Wednesday, July 19, 2017

Gee, Colon? Part 3 (and Hughes and Breslow)

Well, at least he threw strikes.

For four innings, the Bartolo Colon Experiment worked, He carved up the Yankee lineup with mediocre velocity coupled with location and movement, and with some good fielding plays behind him.

Then came the fifth, in which he got no outs, and in which Ryan Pressly did what Ryan Pressly has done pretty consistently all season: give up a homer. The 3-1 lead turned to a 6-3 deficit, and both bullpens put up zeros after that.

Yeah, the Twins had plenty of opportunities to score more runs, but you shouldn't hang your hat on allowing six runs.

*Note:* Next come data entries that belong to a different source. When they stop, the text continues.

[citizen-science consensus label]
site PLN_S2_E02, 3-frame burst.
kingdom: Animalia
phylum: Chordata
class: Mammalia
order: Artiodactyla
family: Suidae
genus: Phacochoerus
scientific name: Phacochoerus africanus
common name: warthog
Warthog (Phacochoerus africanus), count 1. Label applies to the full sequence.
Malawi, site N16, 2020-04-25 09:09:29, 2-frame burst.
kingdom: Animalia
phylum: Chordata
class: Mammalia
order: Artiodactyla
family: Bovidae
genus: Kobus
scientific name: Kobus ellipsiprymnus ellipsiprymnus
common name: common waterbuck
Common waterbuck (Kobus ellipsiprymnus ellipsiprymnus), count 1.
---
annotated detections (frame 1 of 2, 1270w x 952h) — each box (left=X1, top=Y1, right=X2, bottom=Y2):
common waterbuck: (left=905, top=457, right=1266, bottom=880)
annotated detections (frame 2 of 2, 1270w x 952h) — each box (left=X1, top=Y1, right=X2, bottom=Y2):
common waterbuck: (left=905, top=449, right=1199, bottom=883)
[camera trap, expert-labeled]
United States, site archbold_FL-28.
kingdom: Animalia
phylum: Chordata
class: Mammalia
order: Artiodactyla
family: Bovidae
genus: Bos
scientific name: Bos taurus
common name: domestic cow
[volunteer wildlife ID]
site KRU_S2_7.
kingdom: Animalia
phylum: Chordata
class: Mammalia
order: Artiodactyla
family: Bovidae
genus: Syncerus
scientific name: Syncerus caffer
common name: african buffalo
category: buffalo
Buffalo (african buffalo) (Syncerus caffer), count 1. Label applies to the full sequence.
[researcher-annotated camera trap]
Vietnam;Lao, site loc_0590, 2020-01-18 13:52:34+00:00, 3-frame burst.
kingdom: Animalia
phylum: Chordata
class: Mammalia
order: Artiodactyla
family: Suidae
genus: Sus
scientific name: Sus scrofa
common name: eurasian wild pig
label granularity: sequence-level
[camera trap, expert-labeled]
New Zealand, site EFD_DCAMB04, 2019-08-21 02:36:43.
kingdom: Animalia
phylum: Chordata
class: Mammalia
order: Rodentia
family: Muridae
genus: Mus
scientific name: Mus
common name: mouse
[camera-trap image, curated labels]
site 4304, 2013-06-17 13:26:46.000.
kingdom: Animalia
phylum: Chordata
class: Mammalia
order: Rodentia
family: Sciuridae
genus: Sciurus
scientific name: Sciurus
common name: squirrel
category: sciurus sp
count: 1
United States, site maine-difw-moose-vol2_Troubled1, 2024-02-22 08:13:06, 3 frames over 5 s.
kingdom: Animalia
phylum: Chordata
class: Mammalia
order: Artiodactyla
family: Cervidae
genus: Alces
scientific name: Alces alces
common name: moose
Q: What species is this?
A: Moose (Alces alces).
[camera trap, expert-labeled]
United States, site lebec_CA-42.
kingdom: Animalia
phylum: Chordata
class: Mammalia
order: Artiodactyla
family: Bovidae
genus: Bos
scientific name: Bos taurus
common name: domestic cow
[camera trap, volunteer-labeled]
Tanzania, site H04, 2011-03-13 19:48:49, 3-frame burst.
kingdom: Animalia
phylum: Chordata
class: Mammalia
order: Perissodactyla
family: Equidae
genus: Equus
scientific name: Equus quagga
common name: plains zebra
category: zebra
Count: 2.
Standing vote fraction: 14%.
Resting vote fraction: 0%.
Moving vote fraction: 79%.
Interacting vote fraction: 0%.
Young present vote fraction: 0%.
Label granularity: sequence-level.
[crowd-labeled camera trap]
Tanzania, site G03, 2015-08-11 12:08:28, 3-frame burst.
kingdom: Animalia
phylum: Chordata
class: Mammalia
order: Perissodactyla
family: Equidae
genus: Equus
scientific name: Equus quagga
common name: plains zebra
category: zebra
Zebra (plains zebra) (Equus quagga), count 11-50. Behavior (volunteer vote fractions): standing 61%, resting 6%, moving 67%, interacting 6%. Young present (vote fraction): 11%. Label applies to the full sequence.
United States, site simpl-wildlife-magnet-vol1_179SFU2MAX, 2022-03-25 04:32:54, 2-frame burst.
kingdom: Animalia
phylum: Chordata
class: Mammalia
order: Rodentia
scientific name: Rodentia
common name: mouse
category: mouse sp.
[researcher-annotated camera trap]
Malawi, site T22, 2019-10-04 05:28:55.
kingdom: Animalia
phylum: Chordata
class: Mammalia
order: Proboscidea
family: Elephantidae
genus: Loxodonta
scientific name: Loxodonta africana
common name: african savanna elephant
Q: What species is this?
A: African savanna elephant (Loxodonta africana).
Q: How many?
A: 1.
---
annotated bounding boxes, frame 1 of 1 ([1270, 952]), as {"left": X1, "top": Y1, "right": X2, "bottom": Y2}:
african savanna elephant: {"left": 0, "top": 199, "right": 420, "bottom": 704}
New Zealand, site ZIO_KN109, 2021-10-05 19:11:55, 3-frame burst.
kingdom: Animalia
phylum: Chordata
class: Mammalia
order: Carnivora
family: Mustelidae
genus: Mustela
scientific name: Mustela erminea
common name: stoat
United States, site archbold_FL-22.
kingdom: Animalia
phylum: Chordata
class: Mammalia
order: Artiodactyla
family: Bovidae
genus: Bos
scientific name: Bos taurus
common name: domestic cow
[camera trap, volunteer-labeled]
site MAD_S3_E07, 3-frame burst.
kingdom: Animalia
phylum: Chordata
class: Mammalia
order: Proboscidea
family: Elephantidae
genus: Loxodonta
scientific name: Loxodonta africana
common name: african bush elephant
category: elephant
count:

Four earned runs in four innings won't do much for Big Sexy's already bloated ERA, but he'll get another start after throwing 53 strikes in 82 pitches. That will come against the Dodgers, who are doing unto the National League what the Astros are doing unto the American. He's not drawing cupcake assignments.


Despite the report Monday that Dillon Gee has been waived, he remains on the 40-man roster as of early this morning. The 40-man (and 25-man) roster spot for Colon came from putting Phil Hughes on the 60-day disabled list. He's done for the season with a recurrence of his thoracic outlet syndrome with another round of surgery in his near future. This is a discouraging development for Hughes personally, but doesn't really damage the team's outlook for the rest of the season, as he hasn't been very effective as a reliever.

Kennys Vargas was indeed optioned out, and Craig Breslow was returned to the 25-man roster from the disabled list. He got one out on Tuesday. Replacing Hughes in the 'pen with Breslow doesn't do much for me.

The roster maneuvers left the Twins roster in this condition: The game ended with Chris Gimenez on-deck waiting to pinch-hit for Eddie Rosario against Aroldis Chapman. I'm not really sure what the point of that move would have been ... yeah, Gimenez would have the platoon advantage, but I would too. I'd rather have Rosario against Chapman.